Nunca seré árbol fuerte y frondoso
que cobije bajo su manto verde
una revoltosa colonia de aves
cantoras y laboriosos insectos.
Yo nací en una nube blanca y tibia.
Mis raíces no llegaban a tierra;
ésta quedaba lejos de su alcance
y para que no muriesen opté
por la astucia de enroscarlas en torno
de mi incipiente tronco.
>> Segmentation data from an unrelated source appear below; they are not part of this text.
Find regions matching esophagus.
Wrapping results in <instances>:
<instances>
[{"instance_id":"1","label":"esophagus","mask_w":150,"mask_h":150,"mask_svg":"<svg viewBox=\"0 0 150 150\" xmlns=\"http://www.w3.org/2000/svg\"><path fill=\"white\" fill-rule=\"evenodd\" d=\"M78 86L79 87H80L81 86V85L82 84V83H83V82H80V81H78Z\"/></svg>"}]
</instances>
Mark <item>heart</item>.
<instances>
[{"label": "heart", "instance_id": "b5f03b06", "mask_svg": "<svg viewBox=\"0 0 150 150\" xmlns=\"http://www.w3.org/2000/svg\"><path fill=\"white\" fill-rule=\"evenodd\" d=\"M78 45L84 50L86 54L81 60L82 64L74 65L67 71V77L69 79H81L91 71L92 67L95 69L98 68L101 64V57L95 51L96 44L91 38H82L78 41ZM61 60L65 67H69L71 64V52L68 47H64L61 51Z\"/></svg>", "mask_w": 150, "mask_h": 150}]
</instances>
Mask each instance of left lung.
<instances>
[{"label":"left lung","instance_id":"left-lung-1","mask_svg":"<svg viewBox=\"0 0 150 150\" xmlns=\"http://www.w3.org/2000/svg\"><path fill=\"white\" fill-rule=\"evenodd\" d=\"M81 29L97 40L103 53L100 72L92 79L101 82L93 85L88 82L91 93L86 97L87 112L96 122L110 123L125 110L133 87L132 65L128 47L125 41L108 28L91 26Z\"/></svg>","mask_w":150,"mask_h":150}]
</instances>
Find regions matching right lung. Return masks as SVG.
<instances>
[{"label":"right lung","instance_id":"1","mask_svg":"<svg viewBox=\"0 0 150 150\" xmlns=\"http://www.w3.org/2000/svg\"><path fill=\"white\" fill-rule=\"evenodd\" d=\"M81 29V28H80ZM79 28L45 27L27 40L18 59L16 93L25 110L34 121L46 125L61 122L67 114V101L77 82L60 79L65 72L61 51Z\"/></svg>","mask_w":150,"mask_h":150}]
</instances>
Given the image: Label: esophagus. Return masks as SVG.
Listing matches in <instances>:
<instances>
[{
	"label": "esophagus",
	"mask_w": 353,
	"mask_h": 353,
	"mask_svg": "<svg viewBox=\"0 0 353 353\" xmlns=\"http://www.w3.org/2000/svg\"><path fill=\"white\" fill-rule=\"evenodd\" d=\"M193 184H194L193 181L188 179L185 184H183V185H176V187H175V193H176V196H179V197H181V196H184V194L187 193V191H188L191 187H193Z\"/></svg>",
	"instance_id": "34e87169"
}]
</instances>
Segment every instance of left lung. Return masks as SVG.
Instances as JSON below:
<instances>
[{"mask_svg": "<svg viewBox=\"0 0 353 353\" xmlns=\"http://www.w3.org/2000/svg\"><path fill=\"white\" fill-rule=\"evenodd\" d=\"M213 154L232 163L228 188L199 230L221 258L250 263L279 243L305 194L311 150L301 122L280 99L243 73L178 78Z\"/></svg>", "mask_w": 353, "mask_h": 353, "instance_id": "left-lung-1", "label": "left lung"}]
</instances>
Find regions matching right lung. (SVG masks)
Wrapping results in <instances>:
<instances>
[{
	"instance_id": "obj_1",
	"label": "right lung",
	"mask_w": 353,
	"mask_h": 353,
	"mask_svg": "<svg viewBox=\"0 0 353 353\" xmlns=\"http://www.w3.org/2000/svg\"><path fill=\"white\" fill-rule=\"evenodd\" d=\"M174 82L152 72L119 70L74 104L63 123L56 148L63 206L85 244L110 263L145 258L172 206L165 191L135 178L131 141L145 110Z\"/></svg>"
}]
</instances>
De esta forma,
tronco y raíz suplían la humedad.
Así comenzó el desarrollo de este
arbusto que nació para ser árbol.
Sin tierra a la que asirme fue muy fácil
para el potente viento desnubarme.
Jugó conmigo igual que con la
arena
y con las hojas del invierno.
Cual las hojas y la arena, arrastró
de mí a su antojo, amainando su furia
cuando le apetecía, indiferente
al drama del descenso o la
escalada.
De esta guisa, fui obligado a trepar
colinas y barrancas, angustiado
por hallar la tierra que me
arropara.
Es difícil para un vegetal de estas
características fructificar.
Cuando da con la tierra que amorosa
le ofrece sus entrañas, desconfía
de su amor, al tiempo que se avergüenza
de presentar en público las llagas
que en su tronco marcaron las raíces
por tanto tiempo aferradas a él.
He aquí las causas –para mí importantes-
que me deniegan ser árbol frondoso.
Para consolarme, constantemente
me repito, que también los arbustos
son útiles. Menos umbrosos, pero
necesarios al fin, y me consuela
pensar que mis hojas lleguen a ser
algún día alimento para insectos;
mis flores, pizca de almíbar que liben
las abejas; y mi pasto, esponjosa
cuna para sueño de las aves.
(Re)visado el día 13 de marzo de 2016.